BHPL served a Payment Claim on QIC, said to be made in accordance with clause 42 of the contract and under the Building and Construction Industry Security of Payment Act 1999 (NSW), in the sum of $105,411,474.00. QIC provided BHPL with eight folders of documents in response, including a document said to be a Payment Schedule under the Act, and a document said to be a progress payment certificate under the contract.
BHPL denied that a valid Payment Schedule had been provided by QIC, on the basis that the covering letter accompanying the folders only referred to the Progress Certificate and not the Payment Schedule, and the Payment Schedule itself was signed only by the Respondent’s solicitors. BHPL, having taken this position, then purported to give notice to QIC under section 15(2)(b) of the Act of its intention to suspend carrying out work, and applied to the Supreme Court for judgment in the sum of $105,411,474.00.
Whether a valid Payment Schedule was provided to BHPL by QIC?
The Court rejected BHPL’s arguments as to the invalidity of QIC’s Payment Schedule, finding that when looked at as a whole, there could be no doubt that the document provide to BHPL by QIC was a Payment Schedule. The Court made orders that the Payment Schedule complied with the Act, and declared that the section 15(2)(b) notice served on QIC by BHPL was invalid.

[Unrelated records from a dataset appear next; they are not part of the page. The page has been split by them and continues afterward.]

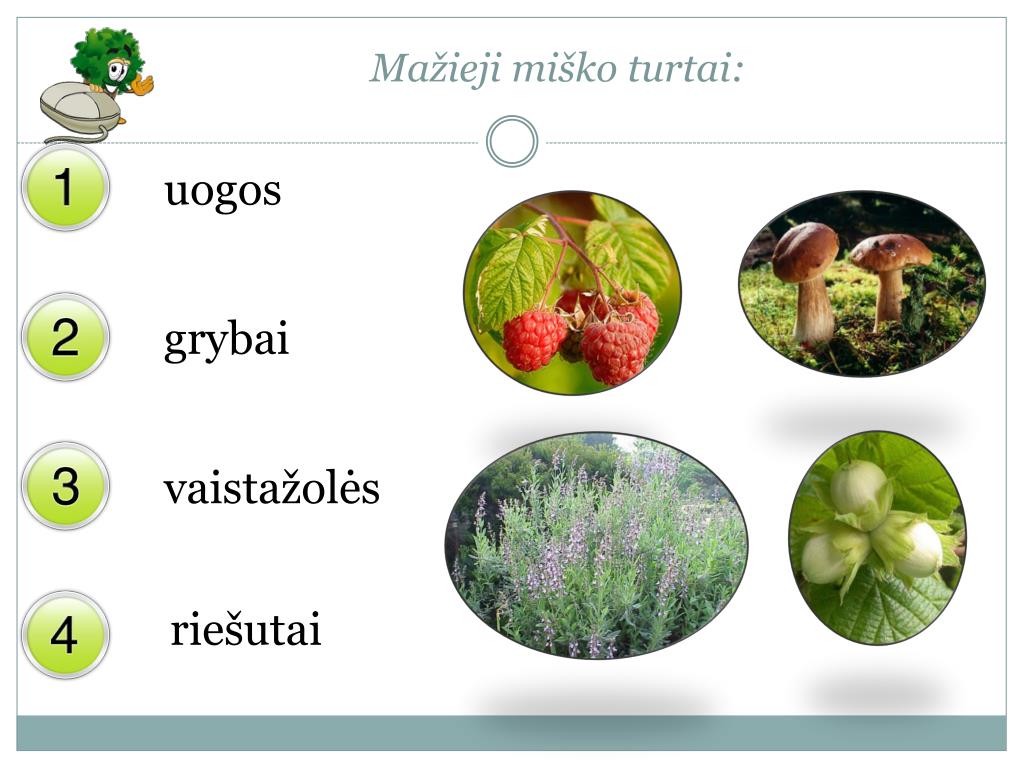 Mažieji miško turtai:

1 uogos

2 grybai

3 vaistažolės

4 riešutai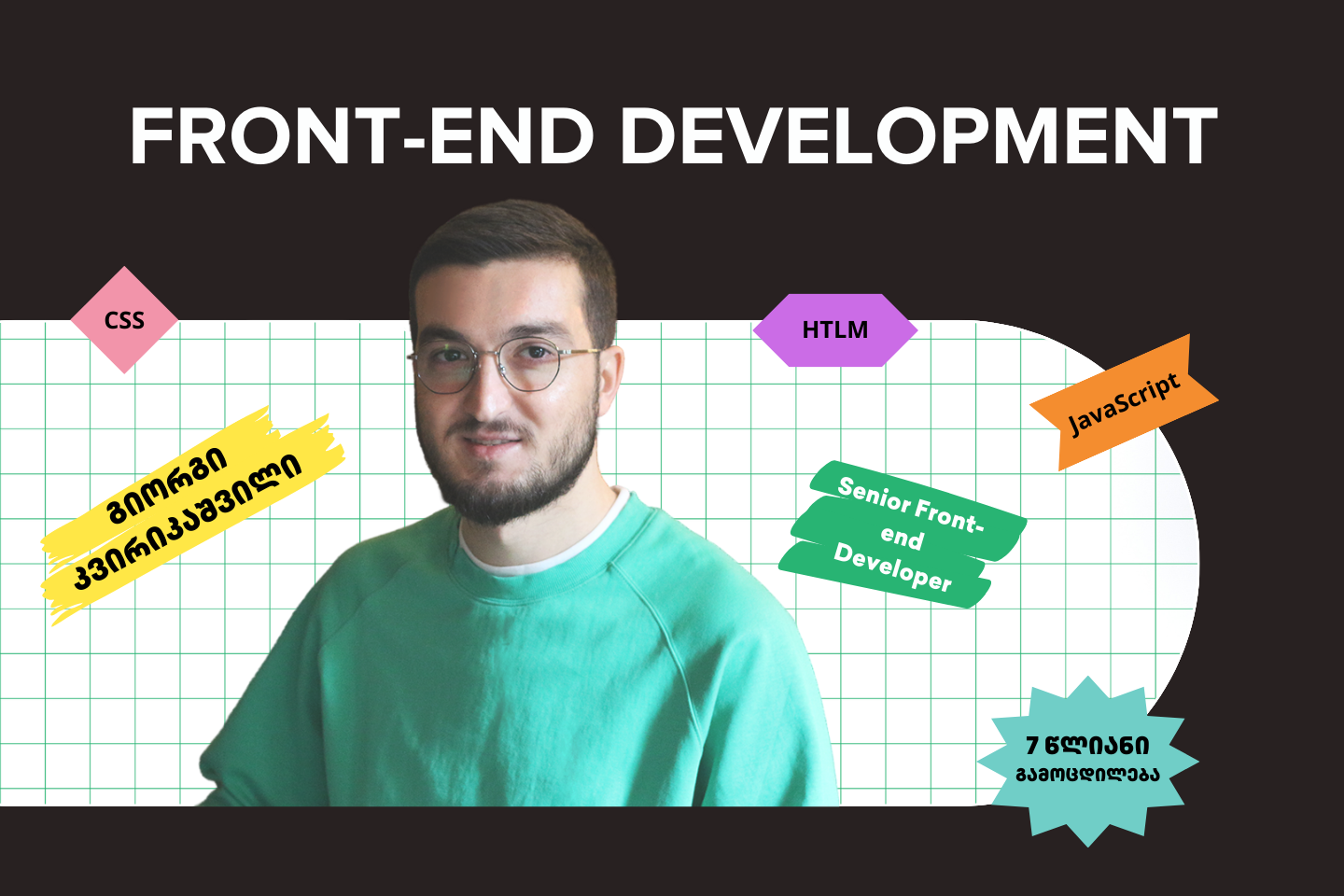 FRONT-END DEVELOPMENT

CSS

HTLM

JavaScript

გიორგი კვირიკაშვილი

Senior Front-end Developer

7 წლიანი გამოცდილება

Einstein J at paragraph 23 endorsed QIC’s submission that:
“Given that there is no requirement under s.14 of the Act that an endorsement be included to the effect that the payment schedule is made under the Act, it is immaterial that the accompanying letter made no reference to the Act, and did not use the phrase “payment schedule”.
Einstein J found, at paragraph 36, that: “
i. The are no requirements in s.14 of the Act that in order for a document to be a “payment schedule” it must be signed in a particular manner or by a particular person.
ii. Indeed, there are no requirements that the payment schedule be signed at all.
iii. The only relevant requirement is that the payment schedule be provided by the respondent [being the person on whom the payment claim has been served] to the claimant (s.14(1));
iv. The question as to whether the payment schedule has been provided to the claimant by the respondent is a question of fact;
v. That question of fact is answered in the affirmative on the evidence before the Court”.
The Court will consider whether a document is a Payment Schedule by reference to the provisions of the Act. In doing so, the Court tends to avoid being overly technical, but care should still be taken when preparing a Payment Schedule to ensure that no doubt is left as to whether the document is a Payment Schedule under the Act and that the requirements of the Act are met.